Develop and test practical implementations of cortical processing relevant to daisy architectures
We will develop and test practical ‘proof-of-concept’ implementations of cortical processing based on understanding gained via objectives (OBJ-1 to3) of this Project. Our sub-objectives here are:
Develop a factor graph-like processor to create a classifier generator
We will develop algorithms for automatically learning and constructing novel classifiers based only on training examples. Rather than constructing a specific classifier for a pre-defined class, we will develop algorithms that accept image examples as input and produce new classifiers as output. The input will consist of labeled images from several new classes of objects, unknown to the system. Based on the factor graph cortical interpretation model, the algorithms will automatically construct classifiers, which can assign novel images to any of the novel classes.
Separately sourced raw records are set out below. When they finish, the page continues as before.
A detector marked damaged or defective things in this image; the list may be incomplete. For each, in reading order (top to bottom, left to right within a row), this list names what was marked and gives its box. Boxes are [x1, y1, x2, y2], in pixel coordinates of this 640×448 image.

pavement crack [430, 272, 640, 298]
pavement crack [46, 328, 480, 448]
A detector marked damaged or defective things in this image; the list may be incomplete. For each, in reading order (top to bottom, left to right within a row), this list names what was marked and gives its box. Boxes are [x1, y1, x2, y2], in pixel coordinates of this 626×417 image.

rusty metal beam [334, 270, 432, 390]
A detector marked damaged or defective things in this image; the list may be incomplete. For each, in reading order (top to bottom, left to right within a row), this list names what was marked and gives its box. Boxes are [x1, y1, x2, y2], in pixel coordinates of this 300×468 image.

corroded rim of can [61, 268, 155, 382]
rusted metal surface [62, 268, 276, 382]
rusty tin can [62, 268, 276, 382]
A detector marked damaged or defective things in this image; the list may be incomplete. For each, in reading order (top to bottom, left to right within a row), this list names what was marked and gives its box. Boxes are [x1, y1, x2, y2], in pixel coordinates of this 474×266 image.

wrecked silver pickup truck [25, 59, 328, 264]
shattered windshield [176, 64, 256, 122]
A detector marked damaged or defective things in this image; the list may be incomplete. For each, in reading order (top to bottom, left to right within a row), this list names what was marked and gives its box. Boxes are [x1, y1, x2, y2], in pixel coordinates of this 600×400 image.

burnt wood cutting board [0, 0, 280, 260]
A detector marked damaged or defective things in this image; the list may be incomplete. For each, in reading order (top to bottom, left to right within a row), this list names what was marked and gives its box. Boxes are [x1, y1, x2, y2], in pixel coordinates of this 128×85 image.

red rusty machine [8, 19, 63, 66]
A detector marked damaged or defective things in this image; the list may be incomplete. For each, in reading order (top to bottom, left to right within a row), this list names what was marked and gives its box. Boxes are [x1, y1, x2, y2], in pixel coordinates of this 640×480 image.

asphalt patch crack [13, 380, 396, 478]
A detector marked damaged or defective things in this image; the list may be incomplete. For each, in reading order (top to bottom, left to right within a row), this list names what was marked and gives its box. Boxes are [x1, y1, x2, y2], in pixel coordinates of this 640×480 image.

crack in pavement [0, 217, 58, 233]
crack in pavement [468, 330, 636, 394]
Develop a system for invariant object recognition based on dynamic link processing
We will demonstrate a system for invariant object recognition, in particular, human face recognition. In distinction to its more computer-adapted forerunners (Wiskott et al., 1997), our system will be formulated as a realistic model of neural dynamics and of cortical organization, particularly of its columnar structure and the DA.
Develop a system of custom neuromorphic VLSI electronic circuits, which will demonstrate how the principles of cortical computation can be implemented in hardware
We will demonstrate a hardware system of neurons that will perform context dependent recognition of simple objects. The hardware will consist of asynchronous, event encoding processors, fabricated as custom hybrid analog/digital CMOS VLSI circuits, in which the local interpretation of data by a sub-population depends on syntactical constraints between subpopulations.